• [Work instruction] Repeat, word for word and with nothing added, each line from the one containing "Per i cinquant'anni" to the final line of the data, keeping both ends. Pictures are not part of the copy.

- Opening Delimiter -

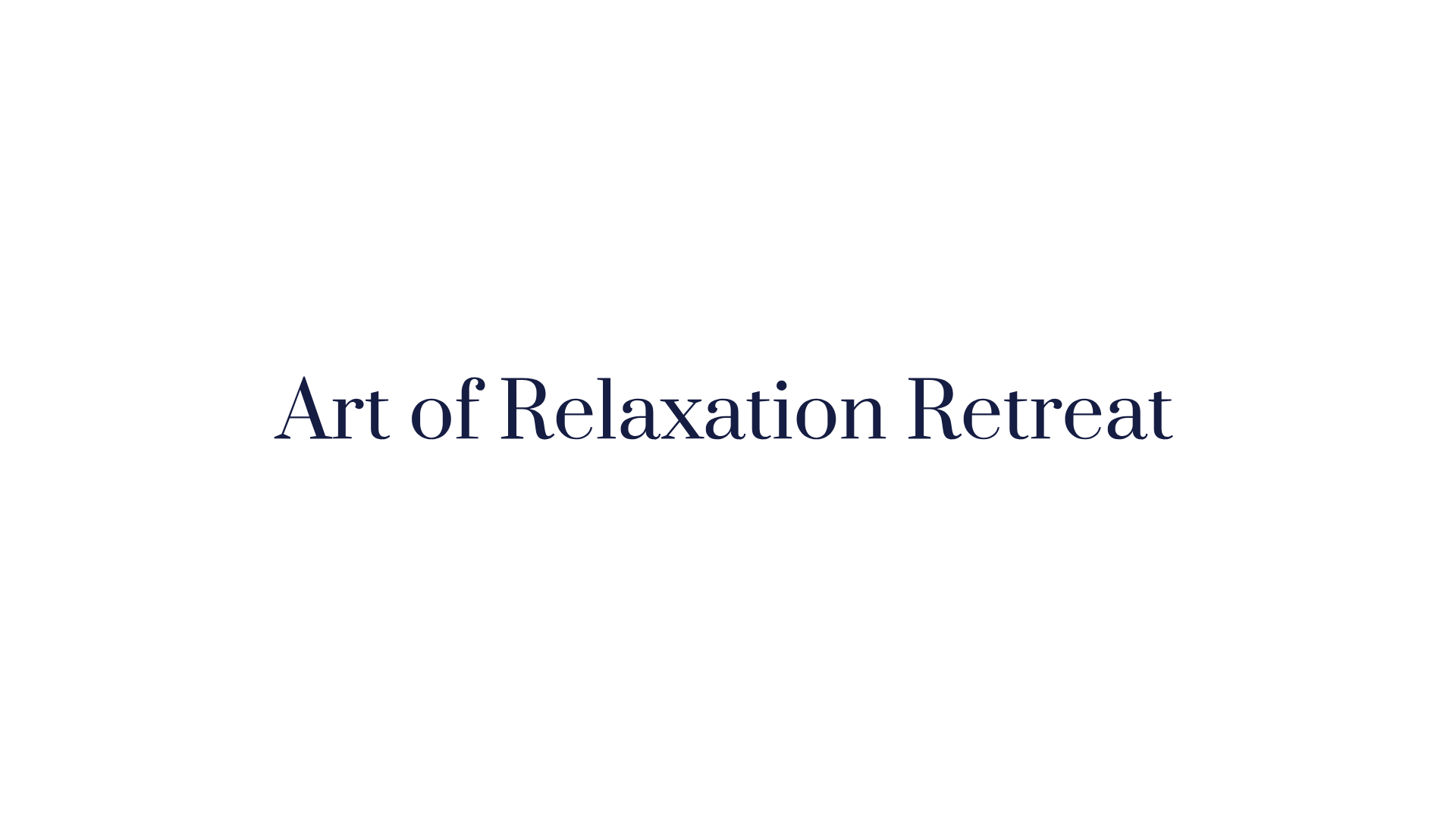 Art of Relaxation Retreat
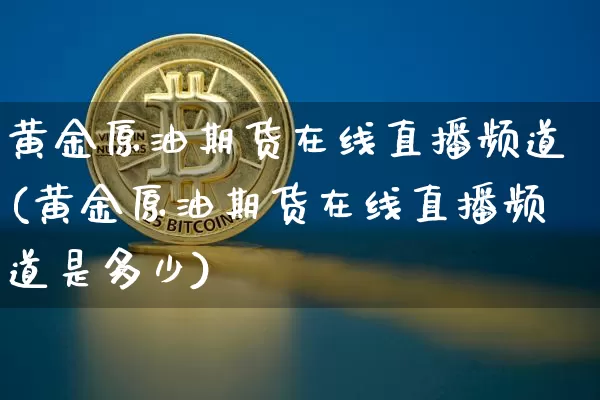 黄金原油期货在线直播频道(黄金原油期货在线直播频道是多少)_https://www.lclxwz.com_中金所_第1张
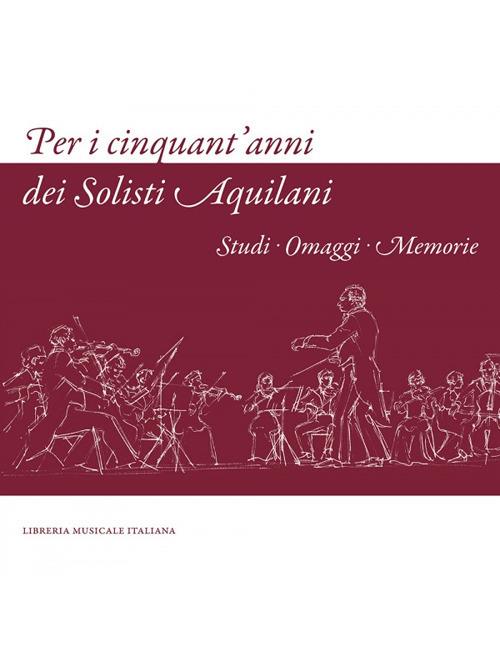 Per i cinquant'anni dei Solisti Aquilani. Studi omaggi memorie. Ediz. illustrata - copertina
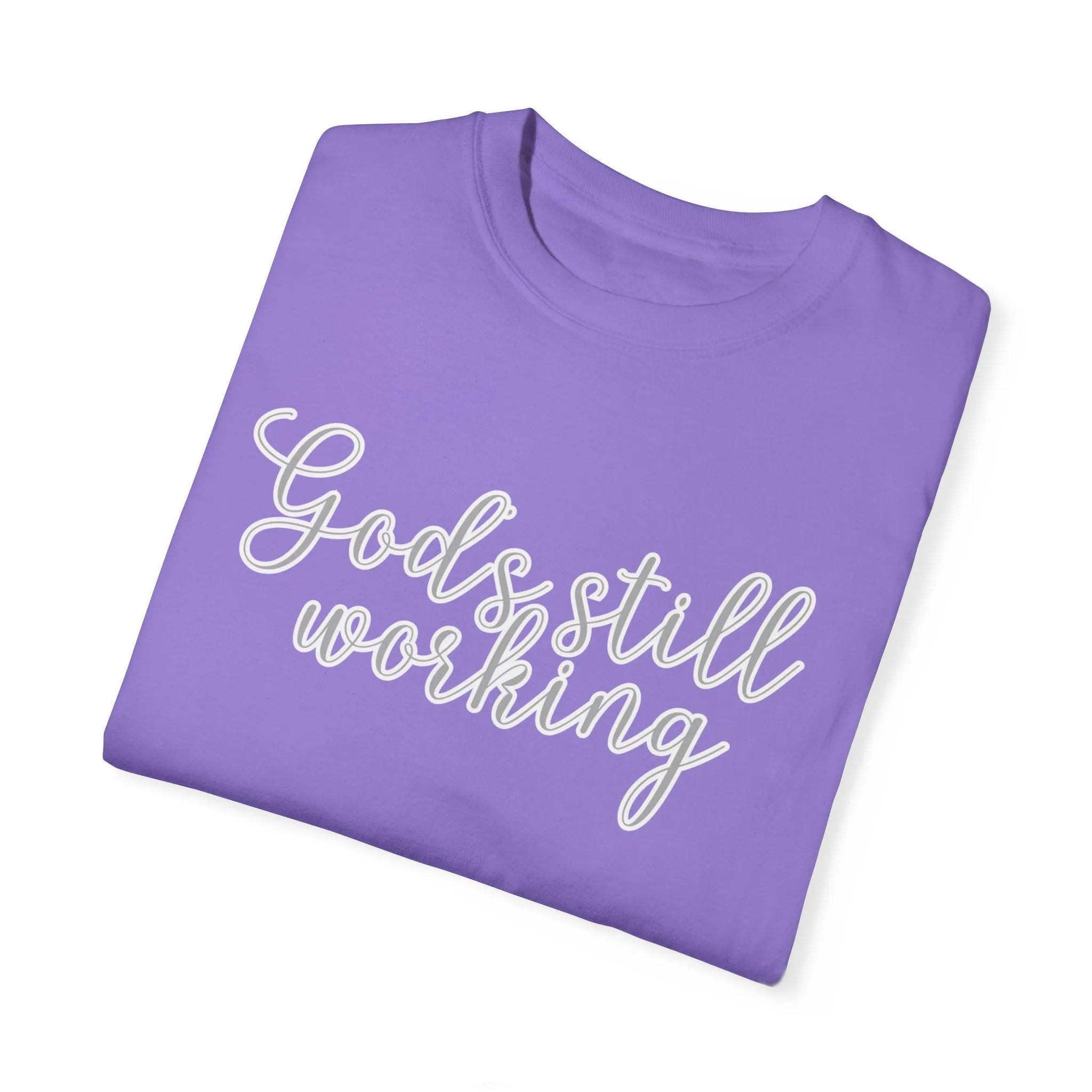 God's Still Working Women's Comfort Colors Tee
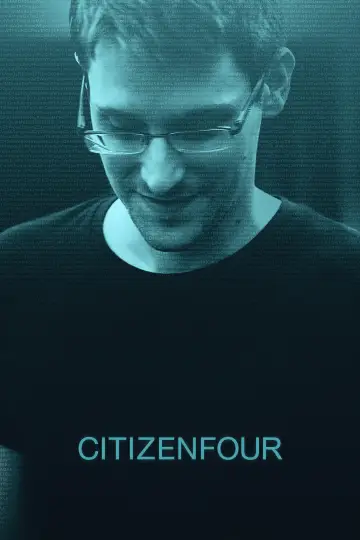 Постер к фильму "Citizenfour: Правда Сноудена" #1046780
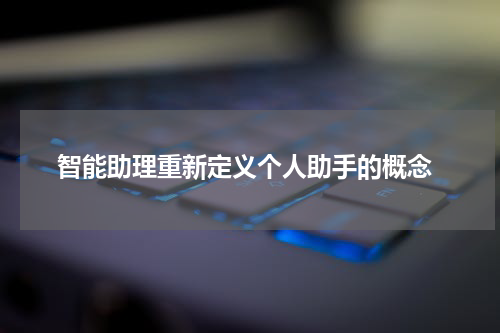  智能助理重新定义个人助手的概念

- Closing Delimiter -

• [Exercise solution]
 Per i cinquant'anni dei Solisti Aquilani. Studi omaggi memorie. Ediz. illustrata - copertina
 God's Still Working Women's Comfort Colors Tee
 Постер к фильму "Citizenfour: Правда Сноудена" #1046780
  智能助理重新定义个人助手的概念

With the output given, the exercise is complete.